Rewrite the blog passage that begins at the words "My boyfriend's recently" and stops after "(insert trumpet sound).", putting "pool" in place of "gym".

— Start of Provided text —

Saturday, June 18, 2011

My Man.


HAPPY FATHERS' DAY.

In my eyes... you're SUPERMAN.

Wednesday, June 15, 2011

Whammy.

My boyfriend's recently started to go the gym and eating healthy. So, now he's lost a gazillion kilos and he's looking kinnnndaa awesome. Inevitably, the girls at his office are starting to notice. He's having fun telling me all the stories of girls flirting with him at the office.

Boyfriend : Yesterday, I had two offers.

Me : Offers for what??

Boyfriend : From girls la. You know...

Me : U-huh...and what did these girls say, exactly?

Boyfriend : Alaa, you know la. They noticed I lost weight and....blablabla (insert trumpet sound).

Me : Ahhh, nice. Yesterday, one of my students asked me to marry him.

Boyfriend : --


teeheeeeee.

I love you bontot!

Monday, June 13, 2011

Girls Just Wanna...

Girls are the awesome-est, most amazing creatures on Earth. We really are. The world comes to a stop when we bat our lashes, men fall to our feet with the snap of our fingers, hurricanes are named after us, we're powerful, we're strong, we're gorgeous and oh-so-sexy and..*brakes screeching*


Phewwhh! Okay, awesome overload. Anyways, most of the time when we get together, women have the ability to talk for hours and hours on end, I'd like to think it's one of our superpowers. Maybe we were born that way, maybe we learnt it from our mothers, maybe aliens programmed us to be that way.




Whatever the case is, by nature, girls just wanna talk and our men can't help but stare and mutter - "What the hell do you people talk about?" Well...not that it's any of your business but we, girls, have plenty to talk about.


1. The OTHER Bitches.

— End of Provided text —
— Start of Dataset entries —

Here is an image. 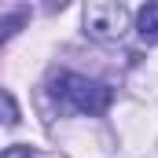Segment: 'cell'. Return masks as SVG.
Masks as SVG:
<instances>
[{"label":"cell","instance_id":"obj_1","mask_svg":"<svg viewBox=\"0 0 158 158\" xmlns=\"http://www.w3.org/2000/svg\"><path fill=\"white\" fill-rule=\"evenodd\" d=\"M48 92L59 107L66 110H77V114H103L110 103H114V88L103 85V81H92L85 74H74V70H59L48 81Z\"/></svg>","mask_w":158,"mask_h":158},{"label":"cell","instance_id":"obj_2","mask_svg":"<svg viewBox=\"0 0 158 158\" xmlns=\"http://www.w3.org/2000/svg\"><path fill=\"white\" fill-rule=\"evenodd\" d=\"M81 22H85V33L92 40L114 44V40H121L125 30H129V7L118 4V0H92V4H85Z\"/></svg>","mask_w":158,"mask_h":158},{"label":"cell","instance_id":"obj_3","mask_svg":"<svg viewBox=\"0 0 158 158\" xmlns=\"http://www.w3.org/2000/svg\"><path fill=\"white\" fill-rule=\"evenodd\" d=\"M136 33H140L143 44H155V40H158V4H155V0L143 4V7L136 11Z\"/></svg>","mask_w":158,"mask_h":158},{"label":"cell","instance_id":"obj_4","mask_svg":"<svg viewBox=\"0 0 158 158\" xmlns=\"http://www.w3.org/2000/svg\"><path fill=\"white\" fill-rule=\"evenodd\" d=\"M26 19H30V11H11L7 19H0V44H4L7 37H15V33L26 26Z\"/></svg>","mask_w":158,"mask_h":158},{"label":"cell","instance_id":"obj_5","mask_svg":"<svg viewBox=\"0 0 158 158\" xmlns=\"http://www.w3.org/2000/svg\"><path fill=\"white\" fill-rule=\"evenodd\" d=\"M0 107H4V121L7 125H19V107H15L11 92H4V88H0Z\"/></svg>","mask_w":158,"mask_h":158},{"label":"cell","instance_id":"obj_6","mask_svg":"<svg viewBox=\"0 0 158 158\" xmlns=\"http://www.w3.org/2000/svg\"><path fill=\"white\" fill-rule=\"evenodd\" d=\"M0 158H37V151H33V147H26V143H19V147H7Z\"/></svg>","mask_w":158,"mask_h":158}]
</instances>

— End of Dataset entries —

> _Response below_
My boyfriend's recently started to go the pool and eating healthy. So, now he's lost a gazillion kilos and he's looking kinnnndaa awesome. Inevitably, the girls at his office are starting to notice. He's having fun telling me all the stories of girls flirting with him at the office.

Boyfriend : Yesterday, I had two offers.

Me : Offers for what??

Boyfriend : From girls la. You know...

Me : U-huh...and what did these girls say, exactly?

Boyfriend : Alaa, you know la. They noticed I lost weight and....blablabla (insert trumpet sound).